What damage does Pythium cause in cannabis The genus Pythium includes species capable of living in a wide variety of ecosystems. Most behave like saprophytes feeding on decaying organic matter and in aquatic environments such as lakes and canals or ferticultural irrigation systems, but other species behave like ferocious plant pathogens causing disease, reducing their yields and quality. They mainly infect seedbeds of different crops causing the death of seeds and seedlings in pre and post emergence what is known as “damping off” affecting both the embryo and the hypocotyl and the radicle. In adult plants it causes a reduction in growth, symptoms of nutrient deficiency and reduced yield by decreasing root biomass due to the destruction of secondary roots and root hairs.
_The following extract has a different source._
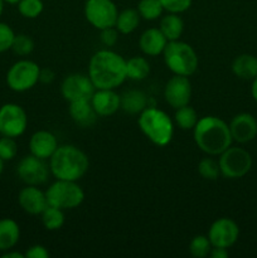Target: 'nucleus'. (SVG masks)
Masks as SVG:
<instances>
[{"label": "nucleus", "instance_id": "f03ea898", "mask_svg": "<svg viewBox=\"0 0 257 258\" xmlns=\"http://www.w3.org/2000/svg\"><path fill=\"white\" fill-rule=\"evenodd\" d=\"M193 139L199 150L209 156H218L233 143L229 125L217 116L199 118L193 128Z\"/></svg>", "mask_w": 257, "mask_h": 258}, {"label": "nucleus", "instance_id": "c03bdc74", "mask_svg": "<svg viewBox=\"0 0 257 258\" xmlns=\"http://www.w3.org/2000/svg\"><path fill=\"white\" fill-rule=\"evenodd\" d=\"M4 163H5V161L3 160L2 158H0V175H2L3 171H4Z\"/></svg>", "mask_w": 257, "mask_h": 258}, {"label": "nucleus", "instance_id": "72a5a7b5", "mask_svg": "<svg viewBox=\"0 0 257 258\" xmlns=\"http://www.w3.org/2000/svg\"><path fill=\"white\" fill-rule=\"evenodd\" d=\"M18 144L14 138L2 136L0 138V158L4 161H10L17 156Z\"/></svg>", "mask_w": 257, "mask_h": 258}, {"label": "nucleus", "instance_id": "58836bf2", "mask_svg": "<svg viewBox=\"0 0 257 258\" xmlns=\"http://www.w3.org/2000/svg\"><path fill=\"white\" fill-rule=\"evenodd\" d=\"M55 78V73L50 68H40L39 72V82L42 83H52Z\"/></svg>", "mask_w": 257, "mask_h": 258}, {"label": "nucleus", "instance_id": "cd10ccee", "mask_svg": "<svg viewBox=\"0 0 257 258\" xmlns=\"http://www.w3.org/2000/svg\"><path fill=\"white\" fill-rule=\"evenodd\" d=\"M42 223L47 231H58L65 224V211L55 207L48 206L44 211L42 212Z\"/></svg>", "mask_w": 257, "mask_h": 258}, {"label": "nucleus", "instance_id": "7c9ffc66", "mask_svg": "<svg viewBox=\"0 0 257 258\" xmlns=\"http://www.w3.org/2000/svg\"><path fill=\"white\" fill-rule=\"evenodd\" d=\"M212 243L208 236H196L189 243V253L194 258H206L209 256L212 249Z\"/></svg>", "mask_w": 257, "mask_h": 258}, {"label": "nucleus", "instance_id": "c85d7f7f", "mask_svg": "<svg viewBox=\"0 0 257 258\" xmlns=\"http://www.w3.org/2000/svg\"><path fill=\"white\" fill-rule=\"evenodd\" d=\"M138 12L143 19L153 22L161 17L164 8L160 0H140L138 4Z\"/></svg>", "mask_w": 257, "mask_h": 258}, {"label": "nucleus", "instance_id": "bb28decb", "mask_svg": "<svg viewBox=\"0 0 257 258\" xmlns=\"http://www.w3.org/2000/svg\"><path fill=\"white\" fill-rule=\"evenodd\" d=\"M199 117L197 111L191 107L190 105L181 106V107L176 108L175 115H174V122L178 126L180 130L189 131L193 130L194 126L198 122Z\"/></svg>", "mask_w": 257, "mask_h": 258}, {"label": "nucleus", "instance_id": "a18cd8bd", "mask_svg": "<svg viewBox=\"0 0 257 258\" xmlns=\"http://www.w3.org/2000/svg\"><path fill=\"white\" fill-rule=\"evenodd\" d=\"M4 2L8 3V4H18L20 0H4Z\"/></svg>", "mask_w": 257, "mask_h": 258}, {"label": "nucleus", "instance_id": "b1692460", "mask_svg": "<svg viewBox=\"0 0 257 258\" xmlns=\"http://www.w3.org/2000/svg\"><path fill=\"white\" fill-rule=\"evenodd\" d=\"M159 29L164 34V37L168 39V42L180 39L181 34L184 32V22L179 14L174 13H168L160 19Z\"/></svg>", "mask_w": 257, "mask_h": 258}, {"label": "nucleus", "instance_id": "4468645a", "mask_svg": "<svg viewBox=\"0 0 257 258\" xmlns=\"http://www.w3.org/2000/svg\"><path fill=\"white\" fill-rule=\"evenodd\" d=\"M191 92L193 90L189 77L174 75L166 82L164 88V98L170 107L176 110L181 106L189 105L191 100Z\"/></svg>", "mask_w": 257, "mask_h": 258}, {"label": "nucleus", "instance_id": "a19ab883", "mask_svg": "<svg viewBox=\"0 0 257 258\" xmlns=\"http://www.w3.org/2000/svg\"><path fill=\"white\" fill-rule=\"evenodd\" d=\"M3 257L4 258H25L24 253H20V252H18V251H13V248L9 249V251L3 252Z\"/></svg>", "mask_w": 257, "mask_h": 258}, {"label": "nucleus", "instance_id": "9b49d317", "mask_svg": "<svg viewBox=\"0 0 257 258\" xmlns=\"http://www.w3.org/2000/svg\"><path fill=\"white\" fill-rule=\"evenodd\" d=\"M96 87L91 81L90 76L83 73H72L65 77L60 83V93L67 102L87 100L95 93Z\"/></svg>", "mask_w": 257, "mask_h": 258}, {"label": "nucleus", "instance_id": "37998d69", "mask_svg": "<svg viewBox=\"0 0 257 258\" xmlns=\"http://www.w3.org/2000/svg\"><path fill=\"white\" fill-rule=\"evenodd\" d=\"M4 4H5L4 0H0V17H2L3 12H4Z\"/></svg>", "mask_w": 257, "mask_h": 258}, {"label": "nucleus", "instance_id": "c756f323", "mask_svg": "<svg viewBox=\"0 0 257 258\" xmlns=\"http://www.w3.org/2000/svg\"><path fill=\"white\" fill-rule=\"evenodd\" d=\"M17 5L19 14L27 19H35L42 14L44 9L42 0H20Z\"/></svg>", "mask_w": 257, "mask_h": 258}, {"label": "nucleus", "instance_id": "2eb2a0df", "mask_svg": "<svg viewBox=\"0 0 257 258\" xmlns=\"http://www.w3.org/2000/svg\"><path fill=\"white\" fill-rule=\"evenodd\" d=\"M229 130L233 141L247 144L257 136V118L252 113H237L229 122Z\"/></svg>", "mask_w": 257, "mask_h": 258}, {"label": "nucleus", "instance_id": "4be33fe9", "mask_svg": "<svg viewBox=\"0 0 257 258\" xmlns=\"http://www.w3.org/2000/svg\"><path fill=\"white\" fill-rule=\"evenodd\" d=\"M20 239V227L14 219H0V252L14 248Z\"/></svg>", "mask_w": 257, "mask_h": 258}, {"label": "nucleus", "instance_id": "a211bd4d", "mask_svg": "<svg viewBox=\"0 0 257 258\" xmlns=\"http://www.w3.org/2000/svg\"><path fill=\"white\" fill-rule=\"evenodd\" d=\"M58 146L55 135L48 130L35 131L29 139L30 154L43 160H49Z\"/></svg>", "mask_w": 257, "mask_h": 258}, {"label": "nucleus", "instance_id": "f3484780", "mask_svg": "<svg viewBox=\"0 0 257 258\" xmlns=\"http://www.w3.org/2000/svg\"><path fill=\"white\" fill-rule=\"evenodd\" d=\"M91 103L100 117H108L121 108V96L115 90H96L91 97Z\"/></svg>", "mask_w": 257, "mask_h": 258}, {"label": "nucleus", "instance_id": "6e6552de", "mask_svg": "<svg viewBox=\"0 0 257 258\" xmlns=\"http://www.w3.org/2000/svg\"><path fill=\"white\" fill-rule=\"evenodd\" d=\"M40 67L30 59H19L7 72V85L14 92H27L39 82Z\"/></svg>", "mask_w": 257, "mask_h": 258}, {"label": "nucleus", "instance_id": "2f4dec72", "mask_svg": "<svg viewBox=\"0 0 257 258\" xmlns=\"http://www.w3.org/2000/svg\"><path fill=\"white\" fill-rule=\"evenodd\" d=\"M198 173L206 180H217L221 175L218 161L213 158H203L198 164Z\"/></svg>", "mask_w": 257, "mask_h": 258}, {"label": "nucleus", "instance_id": "f257e3e1", "mask_svg": "<svg viewBox=\"0 0 257 258\" xmlns=\"http://www.w3.org/2000/svg\"><path fill=\"white\" fill-rule=\"evenodd\" d=\"M88 76L96 90H116L127 80L126 59L113 50H97L88 63Z\"/></svg>", "mask_w": 257, "mask_h": 258}, {"label": "nucleus", "instance_id": "ddd939ff", "mask_svg": "<svg viewBox=\"0 0 257 258\" xmlns=\"http://www.w3.org/2000/svg\"><path fill=\"white\" fill-rule=\"evenodd\" d=\"M207 236L213 247L229 248L238 241L239 227L233 219L222 217L211 224Z\"/></svg>", "mask_w": 257, "mask_h": 258}, {"label": "nucleus", "instance_id": "9d476101", "mask_svg": "<svg viewBox=\"0 0 257 258\" xmlns=\"http://www.w3.org/2000/svg\"><path fill=\"white\" fill-rule=\"evenodd\" d=\"M28 127V116L18 103H4L0 107V135L19 138Z\"/></svg>", "mask_w": 257, "mask_h": 258}, {"label": "nucleus", "instance_id": "79ce46f5", "mask_svg": "<svg viewBox=\"0 0 257 258\" xmlns=\"http://www.w3.org/2000/svg\"><path fill=\"white\" fill-rule=\"evenodd\" d=\"M251 96H252V98H253V100H254V102L257 103V77L254 78V80H252Z\"/></svg>", "mask_w": 257, "mask_h": 258}, {"label": "nucleus", "instance_id": "1a4fd4ad", "mask_svg": "<svg viewBox=\"0 0 257 258\" xmlns=\"http://www.w3.org/2000/svg\"><path fill=\"white\" fill-rule=\"evenodd\" d=\"M85 18L98 30L115 27L118 10L112 0H86L83 8Z\"/></svg>", "mask_w": 257, "mask_h": 258}, {"label": "nucleus", "instance_id": "aec40b11", "mask_svg": "<svg viewBox=\"0 0 257 258\" xmlns=\"http://www.w3.org/2000/svg\"><path fill=\"white\" fill-rule=\"evenodd\" d=\"M68 111H70V115L72 117V120L80 127H91L98 117L95 108L92 107L91 101L87 100L70 102Z\"/></svg>", "mask_w": 257, "mask_h": 258}, {"label": "nucleus", "instance_id": "0eeeda50", "mask_svg": "<svg viewBox=\"0 0 257 258\" xmlns=\"http://www.w3.org/2000/svg\"><path fill=\"white\" fill-rule=\"evenodd\" d=\"M219 156V170L226 179H241L252 168V156L246 149L229 146Z\"/></svg>", "mask_w": 257, "mask_h": 258}, {"label": "nucleus", "instance_id": "423d86ee", "mask_svg": "<svg viewBox=\"0 0 257 258\" xmlns=\"http://www.w3.org/2000/svg\"><path fill=\"white\" fill-rule=\"evenodd\" d=\"M48 206L55 207L62 211L78 208L85 201V191L77 181L55 179L45 190Z\"/></svg>", "mask_w": 257, "mask_h": 258}, {"label": "nucleus", "instance_id": "412c9836", "mask_svg": "<svg viewBox=\"0 0 257 258\" xmlns=\"http://www.w3.org/2000/svg\"><path fill=\"white\" fill-rule=\"evenodd\" d=\"M232 72L239 80L252 81L257 77V57L248 53L237 55L232 62Z\"/></svg>", "mask_w": 257, "mask_h": 258}, {"label": "nucleus", "instance_id": "39448f33", "mask_svg": "<svg viewBox=\"0 0 257 258\" xmlns=\"http://www.w3.org/2000/svg\"><path fill=\"white\" fill-rule=\"evenodd\" d=\"M164 63L174 75L190 77L197 72L199 58L194 48L183 40L168 42L163 52Z\"/></svg>", "mask_w": 257, "mask_h": 258}, {"label": "nucleus", "instance_id": "ea45409f", "mask_svg": "<svg viewBox=\"0 0 257 258\" xmlns=\"http://www.w3.org/2000/svg\"><path fill=\"white\" fill-rule=\"evenodd\" d=\"M209 256L212 258H227L228 257V248H221V247H212Z\"/></svg>", "mask_w": 257, "mask_h": 258}, {"label": "nucleus", "instance_id": "f8f14e48", "mask_svg": "<svg viewBox=\"0 0 257 258\" xmlns=\"http://www.w3.org/2000/svg\"><path fill=\"white\" fill-rule=\"evenodd\" d=\"M50 170L45 160L37 156L25 155L20 159L17 166V175L27 185H42L48 180Z\"/></svg>", "mask_w": 257, "mask_h": 258}, {"label": "nucleus", "instance_id": "a878e982", "mask_svg": "<svg viewBox=\"0 0 257 258\" xmlns=\"http://www.w3.org/2000/svg\"><path fill=\"white\" fill-rule=\"evenodd\" d=\"M150 75V63L145 57H134L126 60V77L131 81H144Z\"/></svg>", "mask_w": 257, "mask_h": 258}, {"label": "nucleus", "instance_id": "6ab92c4d", "mask_svg": "<svg viewBox=\"0 0 257 258\" xmlns=\"http://www.w3.org/2000/svg\"><path fill=\"white\" fill-rule=\"evenodd\" d=\"M166 44H168V39L164 37L159 28H149L139 38V47L141 52L149 57L163 54Z\"/></svg>", "mask_w": 257, "mask_h": 258}, {"label": "nucleus", "instance_id": "7ed1b4c3", "mask_svg": "<svg viewBox=\"0 0 257 258\" xmlns=\"http://www.w3.org/2000/svg\"><path fill=\"white\" fill-rule=\"evenodd\" d=\"M88 168V156L75 145H59L49 159L50 174L60 180L78 181L86 175Z\"/></svg>", "mask_w": 257, "mask_h": 258}, {"label": "nucleus", "instance_id": "393cba45", "mask_svg": "<svg viewBox=\"0 0 257 258\" xmlns=\"http://www.w3.org/2000/svg\"><path fill=\"white\" fill-rule=\"evenodd\" d=\"M140 19L141 17L139 14L138 9L127 8V9H123L122 12L118 13L117 19H116L115 23V28L120 34H131L139 27Z\"/></svg>", "mask_w": 257, "mask_h": 258}, {"label": "nucleus", "instance_id": "20e7f679", "mask_svg": "<svg viewBox=\"0 0 257 258\" xmlns=\"http://www.w3.org/2000/svg\"><path fill=\"white\" fill-rule=\"evenodd\" d=\"M139 127L149 141L156 146H166L174 136V121L165 111L148 106L139 113Z\"/></svg>", "mask_w": 257, "mask_h": 258}, {"label": "nucleus", "instance_id": "4c0bfd02", "mask_svg": "<svg viewBox=\"0 0 257 258\" xmlns=\"http://www.w3.org/2000/svg\"><path fill=\"white\" fill-rule=\"evenodd\" d=\"M25 258H48L50 256L49 251L42 244H33L25 251Z\"/></svg>", "mask_w": 257, "mask_h": 258}, {"label": "nucleus", "instance_id": "e433bc0d", "mask_svg": "<svg viewBox=\"0 0 257 258\" xmlns=\"http://www.w3.org/2000/svg\"><path fill=\"white\" fill-rule=\"evenodd\" d=\"M101 35H100V39L102 42V44L105 47H113V45L117 43L118 39V32L115 27H111V28H106V29L100 30Z\"/></svg>", "mask_w": 257, "mask_h": 258}, {"label": "nucleus", "instance_id": "dca6fc26", "mask_svg": "<svg viewBox=\"0 0 257 258\" xmlns=\"http://www.w3.org/2000/svg\"><path fill=\"white\" fill-rule=\"evenodd\" d=\"M18 203L25 213L32 216L42 214L48 207L45 191L40 190L37 185H27L23 188L18 194Z\"/></svg>", "mask_w": 257, "mask_h": 258}, {"label": "nucleus", "instance_id": "c9c22d12", "mask_svg": "<svg viewBox=\"0 0 257 258\" xmlns=\"http://www.w3.org/2000/svg\"><path fill=\"white\" fill-rule=\"evenodd\" d=\"M164 10L174 14H181L191 7L193 0H160Z\"/></svg>", "mask_w": 257, "mask_h": 258}, {"label": "nucleus", "instance_id": "f704fd0d", "mask_svg": "<svg viewBox=\"0 0 257 258\" xmlns=\"http://www.w3.org/2000/svg\"><path fill=\"white\" fill-rule=\"evenodd\" d=\"M15 38V33L13 28L7 23L0 22V53L12 49L13 40Z\"/></svg>", "mask_w": 257, "mask_h": 258}, {"label": "nucleus", "instance_id": "473e14b6", "mask_svg": "<svg viewBox=\"0 0 257 258\" xmlns=\"http://www.w3.org/2000/svg\"><path fill=\"white\" fill-rule=\"evenodd\" d=\"M12 50L19 57H27L34 50V40L28 34H15Z\"/></svg>", "mask_w": 257, "mask_h": 258}, {"label": "nucleus", "instance_id": "5701e85b", "mask_svg": "<svg viewBox=\"0 0 257 258\" xmlns=\"http://www.w3.org/2000/svg\"><path fill=\"white\" fill-rule=\"evenodd\" d=\"M148 107V96L139 90H128L121 95V108L130 115H139Z\"/></svg>", "mask_w": 257, "mask_h": 258}]
</instances>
They preferably infect young tissues, with moisture and succulent organs of plants that are in contact with the soil or substrate, especially the areas of root elongation.
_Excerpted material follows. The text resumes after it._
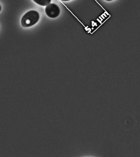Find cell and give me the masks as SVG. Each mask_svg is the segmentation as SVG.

As we have seen before, in cannabis the main species of Pythium are:

  • Pythium aphanidermatum (Edson) Fitzp. In the seedbeds we will appreciate the death of seedlings in pre-emergence; after the emergence, the disease manifests itself as wet rots that cause the fall of the seedlings. In adult plants, growth delays with progressive wilting and leaf rolling towards the beam, defoliation and rapid death of the plant are observed. At the root, generalized browning and destruction of the bark.
  • Pythium ultimum Trow. If the attack occurs in pre-emergence the seedling dies; if it occurs in post-emergence it causes the collapse of the seedling by attack on the neck. Infected seedlings usually have moist and hydrotic lesions. It can cause necrosis in the roots producing delays in growth and decrease in production.
  • Pythium irregulare Buis. It mainly attacks nursery seedlings producingecrosis in the rootlets and causingthem to die.
  • Pythium debaryanum. Pre-emergence infection causes the death of the embryo;post-emergence infection causes the leaves to yellow and fall off. At the base of the stem appear brown lesions and in the roots appears an aqueous and dark decomposition detaching lto epidermis easily. The lateral roots rot, and sometimes the root system collapses.

Damage caused by Pythium

How to control Pythium in cannabis cultivation

Crop management

  • Avoid watering at the beginning of the dark period, especially with high temperatures.
  • Maintain good drainage of the substrate.
  • Control nutrition, especially nitrogen, in hot weather.
  • Avoid high temperatures when making the seedbed or removing the cuttings.
  • Use quality substrates.
  • Disinfect irrigation water with hydrogen peroxide.
  • Disinfect planters and growing utensils with water and bleach.
  • Use lighting that introduces ultraviolet light into its light spectrum.

Biological control

  • Consider the use of Trichoderma harzianum.

Chemical control The most effective active substances against Pythium are:

  • Etridiazole
  • Propamocarb
  • Capture
  • Fosetyl aluminium
  • Metalaxyl
  • Mefenoxam

We must take into account the resistance to chemicals that the fungus can develop, so we should not apply metalaxyl after mefenoxam and vice versa.